* ABOUT THIS TASK
Can you output, word for word, the part of the article about Bill Cassidy's walking between "The couple, who" and "in its band.", inclusive?

* TEXT SHOWN
-----

Bill noted another benefit.

“I haven’t gained a lot of weight,” he said, standing 6 feet tall and a slender 160 pounds.

Stephanie King, wellness coordinator with the North Central Alabama Regional Council of Governments (NARCOG), said exercising like Cassidy does is good for older adults.

“When I teach my classes, the main goal is to keep moving,” King said. “The more you move, the better you’ll feel. I think not only from a physical standpoint, exercise also helps you mentally.”

Another benefit of exercise is joint health, she said.

“If you’re walking like that, you’re really … keeping your joints and muscles moving so you’re not stiff. (It) definitely helps you not have the arthritis that a lot of people have when they don’t move a lot.”

Cassidy’s exercise has helped him retain vitality despite previous surgeries and experiencing memory loss. He had two bypasses during open heart surgery in 2010. He had bladder cancer surgery five times from 1991-2016, including the removal of a kidney and his ureter.

“He just keeps going,” Samanthia said. “He doesn’t quit.”

Perseverance and hard work always have been part of his life. His mother died when he was 6 and he lived with his grandmother before eventually being able to rejoin his father and step-mother.

Cassidy spent his career working as a printing company photo engraver, with his last stop in Corinth, Mississippi, with W.F. Hall during the time National Geographic was printed there. He had expertise that brought people from around the world to train under him. He also began walking at that time to help reduce stress.

Later as Samanthia pursued her career as a gospel songwriter/singer and author of the book “Dancing in the Wilderness,” he became bored with retirement and started driving delivery vans for Advance Auto Parts in the Pigeon Forge, Tennessee, area. He did that for 11 years.

The couple, who have been married 46 years, moved from Pigeon Forge to Decatur six years ago. Samanthia, 74, had grown up in the Lawrence County community of Rocky Hill between Courtland and Town Creek, and she wanted to move back to this area. She called a real estate agent about Decatur.

“I said, I want to live in the Historic District.”

Once they moved to Decatur, Bill knew he needed to keep active.

“When I got here, I called about getting a job,” Cassidy said. “They said, ‘How old are you?’ I said 82. He hung up on me.”

That led him to get more serious about walking as an alternative way to stay active. He can often be seen at Delano Park with his erect stride and wearing a brown hat with a feather in its band.

King said the walking may benefit him just as an exercise routine can help anyone dealing with memory loss.

“That’s probably a goal they have every day,” she said. “It’s something they remember they want to do.”

She said she can see the benefits of staying active in the senior adults she works with at NARCOG.

-----

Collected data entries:

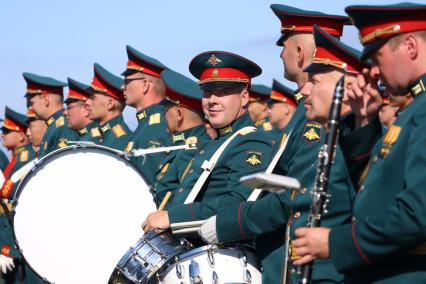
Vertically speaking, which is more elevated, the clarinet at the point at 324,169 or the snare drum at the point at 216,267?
the clarinet at the point at 324,169

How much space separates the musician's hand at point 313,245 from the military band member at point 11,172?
7348mm

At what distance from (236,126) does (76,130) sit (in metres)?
6.19

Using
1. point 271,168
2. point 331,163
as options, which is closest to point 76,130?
point 271,168

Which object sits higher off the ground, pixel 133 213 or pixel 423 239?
pixel 423 239

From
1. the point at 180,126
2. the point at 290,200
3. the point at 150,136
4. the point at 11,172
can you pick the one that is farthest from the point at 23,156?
the point at 290,200

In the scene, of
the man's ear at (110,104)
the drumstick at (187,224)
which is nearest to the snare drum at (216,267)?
the drumstick at (187,224)

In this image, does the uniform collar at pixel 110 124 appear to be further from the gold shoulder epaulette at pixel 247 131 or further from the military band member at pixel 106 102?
the gold shoulder epaulette at pixel 247 131

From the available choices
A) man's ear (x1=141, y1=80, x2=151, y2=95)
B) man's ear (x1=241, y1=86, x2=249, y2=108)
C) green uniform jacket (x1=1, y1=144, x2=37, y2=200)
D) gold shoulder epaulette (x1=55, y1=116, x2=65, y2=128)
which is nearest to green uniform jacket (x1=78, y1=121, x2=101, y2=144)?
gold shoulder epaulette (x1=55, y1=116, x2=65, y2=128)

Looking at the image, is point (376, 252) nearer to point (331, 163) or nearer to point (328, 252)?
point (328, 252)

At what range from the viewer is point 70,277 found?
8.88 m

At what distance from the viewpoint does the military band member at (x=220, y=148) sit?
23.4 ft

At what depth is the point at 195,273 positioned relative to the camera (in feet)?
21.5

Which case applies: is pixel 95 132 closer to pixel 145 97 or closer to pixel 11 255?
pixel 145 97

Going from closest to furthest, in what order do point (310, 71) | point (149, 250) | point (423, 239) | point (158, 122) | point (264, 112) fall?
point (423, 239)
point (310, 71)
point (149, 250)
point (158, 122)
point (264, 112)
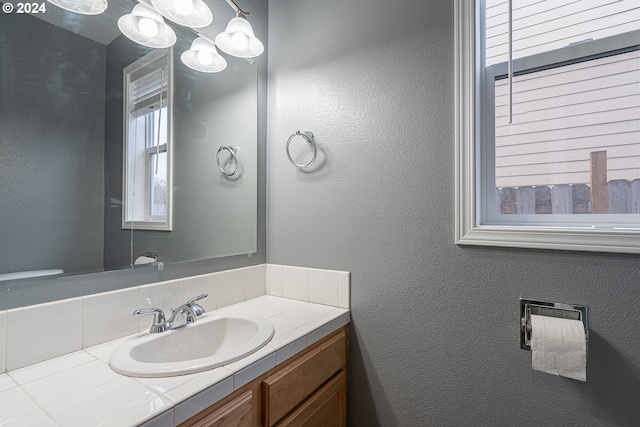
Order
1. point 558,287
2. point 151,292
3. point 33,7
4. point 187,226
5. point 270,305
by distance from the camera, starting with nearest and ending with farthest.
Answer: point 33,7, point 558,287, point 151,292, point 187,226, point 270,305

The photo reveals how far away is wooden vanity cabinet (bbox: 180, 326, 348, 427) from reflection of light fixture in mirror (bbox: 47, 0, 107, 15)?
1.22 m

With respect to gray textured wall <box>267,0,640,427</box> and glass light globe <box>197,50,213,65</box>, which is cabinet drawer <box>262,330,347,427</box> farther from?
glass light globe <box>197,50,213,65</box>

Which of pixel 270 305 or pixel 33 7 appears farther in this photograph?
pixel 270 305

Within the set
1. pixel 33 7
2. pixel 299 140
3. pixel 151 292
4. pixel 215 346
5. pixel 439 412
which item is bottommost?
pixel 439 412

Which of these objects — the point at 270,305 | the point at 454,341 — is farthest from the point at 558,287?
the point at 270,305

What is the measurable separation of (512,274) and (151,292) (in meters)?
1.28

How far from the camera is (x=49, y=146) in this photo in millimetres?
911

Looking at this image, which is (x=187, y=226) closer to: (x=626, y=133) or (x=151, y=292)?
(x=151, y=292)

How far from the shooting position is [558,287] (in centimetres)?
98

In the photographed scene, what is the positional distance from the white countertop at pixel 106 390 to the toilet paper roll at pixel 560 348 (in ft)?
2.48

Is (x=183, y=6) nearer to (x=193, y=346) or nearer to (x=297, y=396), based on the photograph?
(x=193, y=346)

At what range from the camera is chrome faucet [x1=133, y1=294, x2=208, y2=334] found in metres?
1.07

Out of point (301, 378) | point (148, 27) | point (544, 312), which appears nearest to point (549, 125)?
point (544, 312)

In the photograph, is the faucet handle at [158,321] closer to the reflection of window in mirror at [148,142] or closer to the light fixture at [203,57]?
the reflection of window in mirror at [148,142]
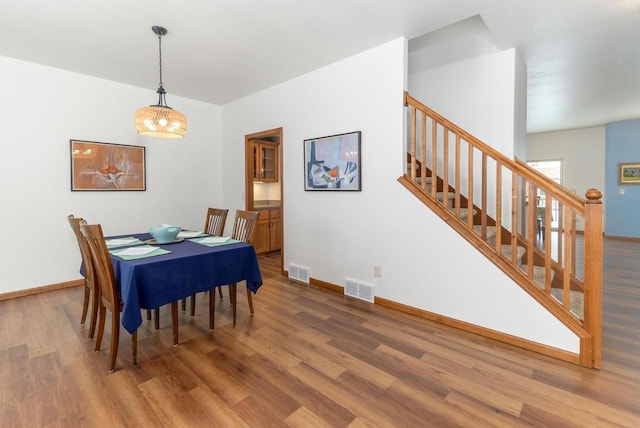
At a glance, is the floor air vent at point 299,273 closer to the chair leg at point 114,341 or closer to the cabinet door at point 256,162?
the cabinet door at point 256,162

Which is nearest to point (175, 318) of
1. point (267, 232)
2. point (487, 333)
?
point (487, 333)

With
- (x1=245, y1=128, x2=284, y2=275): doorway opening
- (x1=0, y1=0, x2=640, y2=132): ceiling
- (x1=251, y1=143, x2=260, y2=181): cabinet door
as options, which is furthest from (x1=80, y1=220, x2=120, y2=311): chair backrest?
(x1=251, y1=143, x2=260, y2=181): cabinet door

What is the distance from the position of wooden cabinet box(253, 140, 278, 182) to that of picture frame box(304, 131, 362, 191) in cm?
188

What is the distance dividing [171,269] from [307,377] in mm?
1159

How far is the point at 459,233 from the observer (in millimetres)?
2635

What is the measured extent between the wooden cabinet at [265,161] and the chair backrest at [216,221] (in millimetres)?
2044

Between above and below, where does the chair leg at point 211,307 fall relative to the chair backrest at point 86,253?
below

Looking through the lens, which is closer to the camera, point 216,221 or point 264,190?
point 216,221

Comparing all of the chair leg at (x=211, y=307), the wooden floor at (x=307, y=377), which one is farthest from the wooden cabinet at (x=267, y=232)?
the chair leg at (x=211, y=307)

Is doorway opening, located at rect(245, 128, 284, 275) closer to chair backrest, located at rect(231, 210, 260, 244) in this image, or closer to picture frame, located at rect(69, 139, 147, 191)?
picture frame, located at rect(69, 139, 147, 191)

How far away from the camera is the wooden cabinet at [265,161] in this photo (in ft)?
18.2

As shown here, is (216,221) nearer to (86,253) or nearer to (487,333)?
(86,253)

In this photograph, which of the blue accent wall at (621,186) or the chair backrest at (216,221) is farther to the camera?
the blue accent wall at (621,186)

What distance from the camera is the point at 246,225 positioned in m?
3.01
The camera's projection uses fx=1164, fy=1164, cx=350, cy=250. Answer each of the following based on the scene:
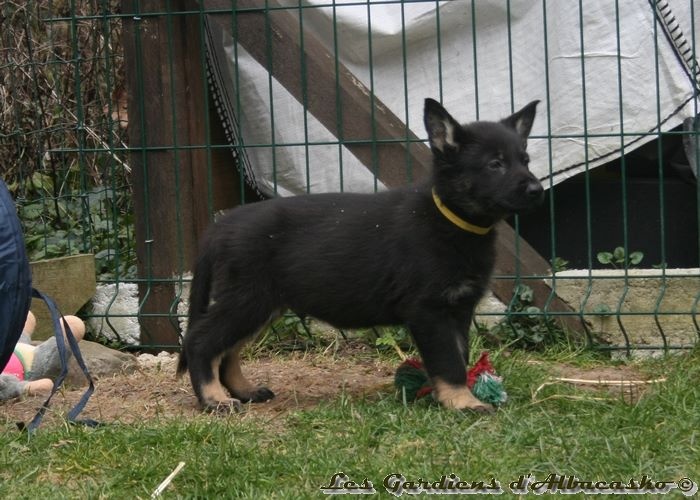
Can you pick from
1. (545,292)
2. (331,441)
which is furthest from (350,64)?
(331,441)

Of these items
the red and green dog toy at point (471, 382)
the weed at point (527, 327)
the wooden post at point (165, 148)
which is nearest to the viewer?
the red and green dog toy at point (471, 382)

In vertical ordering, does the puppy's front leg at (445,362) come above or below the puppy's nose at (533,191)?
below

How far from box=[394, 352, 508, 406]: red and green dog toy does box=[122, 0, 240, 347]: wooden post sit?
81.6 inches

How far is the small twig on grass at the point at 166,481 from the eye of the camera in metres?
4.17

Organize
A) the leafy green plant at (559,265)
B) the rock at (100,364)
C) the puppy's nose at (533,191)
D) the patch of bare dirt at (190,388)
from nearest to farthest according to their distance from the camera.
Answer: the puppy's nose at (533,191) → the patch of bare dirt at (190,388) → the rock at (100,364) → the leafy green plant at (559,265)

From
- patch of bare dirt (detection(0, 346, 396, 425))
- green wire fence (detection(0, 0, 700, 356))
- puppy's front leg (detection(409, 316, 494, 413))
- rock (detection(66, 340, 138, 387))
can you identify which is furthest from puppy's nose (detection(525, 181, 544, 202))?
rock (detection(66, 340, 138, 387))

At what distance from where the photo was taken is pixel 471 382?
548 cm

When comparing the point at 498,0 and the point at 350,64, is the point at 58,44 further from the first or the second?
the point at 498,0

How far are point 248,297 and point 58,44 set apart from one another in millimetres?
4271

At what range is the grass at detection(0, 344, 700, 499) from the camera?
422cm

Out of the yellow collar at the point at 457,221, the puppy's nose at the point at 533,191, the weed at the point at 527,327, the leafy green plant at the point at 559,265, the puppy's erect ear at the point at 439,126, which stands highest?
the puppy's erect ear at the point at 439,126

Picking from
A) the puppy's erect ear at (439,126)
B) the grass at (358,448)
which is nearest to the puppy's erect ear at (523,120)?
the puppy's erect ear at (439,126)

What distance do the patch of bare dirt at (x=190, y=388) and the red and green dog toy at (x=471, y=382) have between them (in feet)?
0.61

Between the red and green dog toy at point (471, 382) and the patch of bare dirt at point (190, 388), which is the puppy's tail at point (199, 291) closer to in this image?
the patch of bare dirt at point (190, 388)
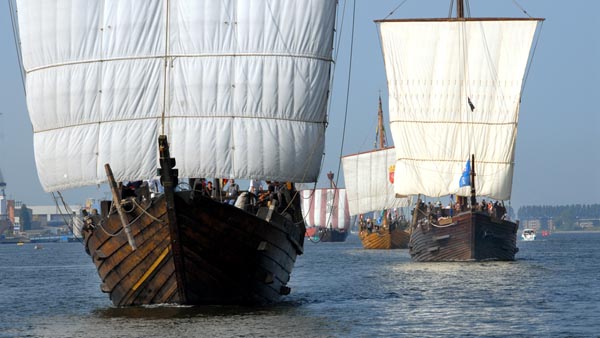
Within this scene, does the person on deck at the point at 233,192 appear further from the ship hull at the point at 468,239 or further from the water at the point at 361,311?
the ship hull at the point at 468,239

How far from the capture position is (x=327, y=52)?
1716 inches

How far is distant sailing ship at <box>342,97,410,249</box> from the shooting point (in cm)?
12094

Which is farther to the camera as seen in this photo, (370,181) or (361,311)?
(370,181)

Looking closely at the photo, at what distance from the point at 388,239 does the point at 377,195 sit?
7424mm

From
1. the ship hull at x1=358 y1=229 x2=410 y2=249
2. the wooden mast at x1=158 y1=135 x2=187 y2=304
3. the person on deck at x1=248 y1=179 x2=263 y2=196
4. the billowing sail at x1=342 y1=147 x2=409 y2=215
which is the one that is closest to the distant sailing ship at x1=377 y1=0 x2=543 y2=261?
the person on deck at x1=248 y1=179 x2=263 y2=196

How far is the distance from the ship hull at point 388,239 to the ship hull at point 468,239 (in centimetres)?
4599

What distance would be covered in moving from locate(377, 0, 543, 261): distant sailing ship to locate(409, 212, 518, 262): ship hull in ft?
7.29

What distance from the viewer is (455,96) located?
7881cm

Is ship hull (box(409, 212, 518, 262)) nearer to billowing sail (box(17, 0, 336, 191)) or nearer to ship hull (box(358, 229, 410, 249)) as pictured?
billowing sail (box(17, 0, 336, 191))

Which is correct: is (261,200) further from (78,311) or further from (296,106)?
(78,311)

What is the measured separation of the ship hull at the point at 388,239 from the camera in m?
120

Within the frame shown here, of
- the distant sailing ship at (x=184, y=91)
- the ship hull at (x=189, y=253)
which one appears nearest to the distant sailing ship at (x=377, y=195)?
the distant sailing ship at (x=184, y=91)

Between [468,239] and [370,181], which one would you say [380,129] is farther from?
[468,239]

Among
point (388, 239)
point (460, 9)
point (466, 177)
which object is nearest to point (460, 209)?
point (466, 177)
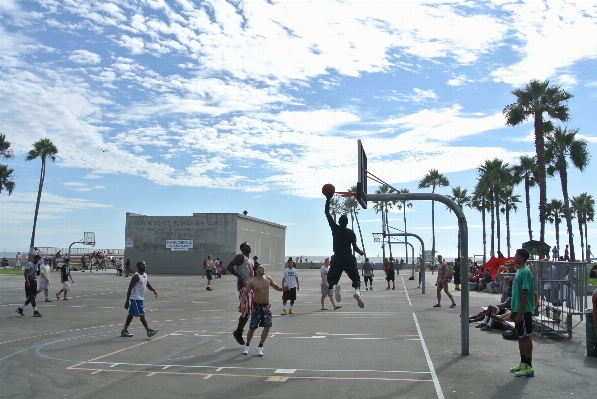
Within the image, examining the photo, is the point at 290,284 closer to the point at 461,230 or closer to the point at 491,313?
the point at 491,313

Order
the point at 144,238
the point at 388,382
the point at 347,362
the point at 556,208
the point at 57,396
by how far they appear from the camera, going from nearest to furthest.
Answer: the point at 57,396, the point at 388,382, the point at 347,362, the point at 144,238, the point at 556,208

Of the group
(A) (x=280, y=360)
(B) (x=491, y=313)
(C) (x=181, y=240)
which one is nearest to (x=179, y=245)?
(C) (x=181, y=240)

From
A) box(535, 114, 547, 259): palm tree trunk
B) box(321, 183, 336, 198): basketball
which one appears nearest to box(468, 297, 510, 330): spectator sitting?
box(321, 183, 336, 198): basketball

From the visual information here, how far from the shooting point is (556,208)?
7181 cm

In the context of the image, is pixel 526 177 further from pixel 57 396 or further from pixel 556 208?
pixel 57 396

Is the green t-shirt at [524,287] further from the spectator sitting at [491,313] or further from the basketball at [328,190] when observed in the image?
the spectator sitting at [491,313]

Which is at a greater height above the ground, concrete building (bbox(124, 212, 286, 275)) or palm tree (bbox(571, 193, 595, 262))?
palm tree (bbox(571, 193, 595, 262))

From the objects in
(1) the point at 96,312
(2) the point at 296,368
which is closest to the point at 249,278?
(2) the point at 296,368

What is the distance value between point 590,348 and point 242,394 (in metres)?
6.99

-----

* PROBLEM SOLUTION
The couple, who have been married 46 years, moved from Pigeon Forge to Decatur six years ago. Samanthia, 74, had grown up in the Lawrence County community of Rocky Hill between Courtland and Town Creek, and she wanted to move back to this area. She called a real estate agent about Decatur.

“I said, I want to live in the Historic District.”

Once they moved to Decatur, Bill knew he needed to keep active.

“When I got here, I called about getting a job,” Cassidy said. “They said, ‘How old are you?’ I said 82. He hung up on me.”

That led him to get more serious about walking as an alternative way to stay active. He can often be seen at Delano Park with his erect stride and wearing a brown hat with a feather in its band.